Zhengqing Hu, MD, PhD, Dr.Zhengqing Hu is an Assistant Professor in the Department of Otolaryngology–Head and Neck Surgery at Wayne State University School of Medicine, has been able to culture the neural stem cells that give rise to spiral ganglion neuron (SGN) -like cells, auditory cells critical for sound perception. He hopes that his work will lead to replacement cells for damaged auditory neurons in the inner ear that can help restore hearing in people with hearing loss.

Dr. Hu collected cells from the inner ear of mouse embryos, and using novel techniques, was able to separate out the neural stem cells that would ultimately give rise to the SGNs during normal embryonic development. He was then able to multiply these neural stem cells to form a large batch of them for further experimental procedures – in effect, cloning the neural stem cells.
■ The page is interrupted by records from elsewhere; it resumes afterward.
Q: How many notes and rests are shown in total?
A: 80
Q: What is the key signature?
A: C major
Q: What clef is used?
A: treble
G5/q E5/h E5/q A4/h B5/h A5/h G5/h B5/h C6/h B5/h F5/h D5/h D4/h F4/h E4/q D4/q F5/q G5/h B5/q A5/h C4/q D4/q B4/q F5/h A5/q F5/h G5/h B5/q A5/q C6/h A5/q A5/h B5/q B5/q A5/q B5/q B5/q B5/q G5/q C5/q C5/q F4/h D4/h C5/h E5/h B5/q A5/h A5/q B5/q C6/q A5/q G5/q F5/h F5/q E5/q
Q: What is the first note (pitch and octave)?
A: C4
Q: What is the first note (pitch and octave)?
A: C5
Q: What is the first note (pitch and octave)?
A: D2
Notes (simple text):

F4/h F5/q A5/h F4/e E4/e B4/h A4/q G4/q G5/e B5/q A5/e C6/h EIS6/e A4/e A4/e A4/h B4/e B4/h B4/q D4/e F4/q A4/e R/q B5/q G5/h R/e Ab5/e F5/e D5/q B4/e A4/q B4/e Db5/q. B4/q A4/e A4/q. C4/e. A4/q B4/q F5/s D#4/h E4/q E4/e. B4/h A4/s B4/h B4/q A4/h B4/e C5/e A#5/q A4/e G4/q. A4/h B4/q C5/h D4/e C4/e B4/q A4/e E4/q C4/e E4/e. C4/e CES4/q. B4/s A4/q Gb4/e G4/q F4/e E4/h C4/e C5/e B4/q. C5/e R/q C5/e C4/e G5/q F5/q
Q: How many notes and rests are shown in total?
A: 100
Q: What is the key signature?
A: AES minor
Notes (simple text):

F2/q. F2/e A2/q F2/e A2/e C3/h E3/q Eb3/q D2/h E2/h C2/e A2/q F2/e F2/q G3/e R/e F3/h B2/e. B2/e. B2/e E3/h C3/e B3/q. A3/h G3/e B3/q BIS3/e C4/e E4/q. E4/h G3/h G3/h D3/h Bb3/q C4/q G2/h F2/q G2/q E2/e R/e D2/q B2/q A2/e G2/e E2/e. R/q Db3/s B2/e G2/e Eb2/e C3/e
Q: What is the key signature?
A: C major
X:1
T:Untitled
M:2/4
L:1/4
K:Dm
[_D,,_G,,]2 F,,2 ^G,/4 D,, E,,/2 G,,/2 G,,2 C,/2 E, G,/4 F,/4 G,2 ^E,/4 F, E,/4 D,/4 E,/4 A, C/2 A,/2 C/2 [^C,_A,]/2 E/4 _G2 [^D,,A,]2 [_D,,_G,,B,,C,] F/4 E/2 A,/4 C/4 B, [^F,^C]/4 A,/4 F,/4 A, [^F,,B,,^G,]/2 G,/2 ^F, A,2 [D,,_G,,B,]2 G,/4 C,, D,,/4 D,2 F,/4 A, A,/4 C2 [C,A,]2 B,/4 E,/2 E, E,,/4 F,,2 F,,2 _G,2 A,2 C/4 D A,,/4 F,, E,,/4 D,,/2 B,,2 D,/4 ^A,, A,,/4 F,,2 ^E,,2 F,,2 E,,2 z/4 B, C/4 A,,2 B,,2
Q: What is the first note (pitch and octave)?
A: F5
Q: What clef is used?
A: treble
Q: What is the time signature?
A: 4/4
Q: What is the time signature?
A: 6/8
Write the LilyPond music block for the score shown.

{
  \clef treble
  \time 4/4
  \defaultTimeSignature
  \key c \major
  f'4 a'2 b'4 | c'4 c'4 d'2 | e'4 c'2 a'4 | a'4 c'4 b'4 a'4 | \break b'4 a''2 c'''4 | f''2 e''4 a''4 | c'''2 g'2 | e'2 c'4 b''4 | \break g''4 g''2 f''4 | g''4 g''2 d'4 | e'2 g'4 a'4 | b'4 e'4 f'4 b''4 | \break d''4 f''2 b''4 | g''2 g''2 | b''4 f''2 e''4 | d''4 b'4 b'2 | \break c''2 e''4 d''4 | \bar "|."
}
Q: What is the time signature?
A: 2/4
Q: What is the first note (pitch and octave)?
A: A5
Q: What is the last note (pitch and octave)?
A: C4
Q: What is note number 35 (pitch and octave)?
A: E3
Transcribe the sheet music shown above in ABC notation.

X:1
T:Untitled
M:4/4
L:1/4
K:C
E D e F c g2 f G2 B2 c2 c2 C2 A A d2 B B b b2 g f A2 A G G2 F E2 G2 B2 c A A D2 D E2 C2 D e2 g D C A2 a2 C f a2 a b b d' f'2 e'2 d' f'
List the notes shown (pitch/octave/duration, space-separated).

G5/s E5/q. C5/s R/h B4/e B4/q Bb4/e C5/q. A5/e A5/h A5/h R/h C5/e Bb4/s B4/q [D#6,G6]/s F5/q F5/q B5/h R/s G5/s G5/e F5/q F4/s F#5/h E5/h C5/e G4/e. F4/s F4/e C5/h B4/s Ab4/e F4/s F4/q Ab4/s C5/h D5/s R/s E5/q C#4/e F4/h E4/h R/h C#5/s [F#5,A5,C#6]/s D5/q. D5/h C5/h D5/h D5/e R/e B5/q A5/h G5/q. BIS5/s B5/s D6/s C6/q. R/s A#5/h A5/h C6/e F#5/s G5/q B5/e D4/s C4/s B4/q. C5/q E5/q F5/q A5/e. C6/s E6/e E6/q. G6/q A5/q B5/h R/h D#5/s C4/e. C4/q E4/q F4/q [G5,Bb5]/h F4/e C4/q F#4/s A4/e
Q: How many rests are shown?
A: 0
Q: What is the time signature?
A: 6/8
Next, Dr. Hu wanted to investigate how to ensure that these cloned neural stem cells will be able to carry auditory signals, as they would need to if implanted into the inner ear. He treated the cells with several neurotrophic factors- substances produced by the body that stimulate nerve growth. He found that one such factor, neurotrophic growth factor (NGF) was most effective in causing the cells to grow and also helped encourage them to become SGN-like glutamatergic neurons. This means that the cells were able to use glutamate, another substance important in proper nerve function, to carry electrical impulses. Auditory neurons use glutamate to help carry auditory impulses.

Next, Dr. Hu transplanted these neurons into the brain slices of mice to see if they would make the proper connections with central hearing neurons. His next step is to dissect the brains and see how the implanted neurons fared.

So far, his results suggest that embryonic nerve cell implants may provide a possibility for treatment of profoundly deaf patients.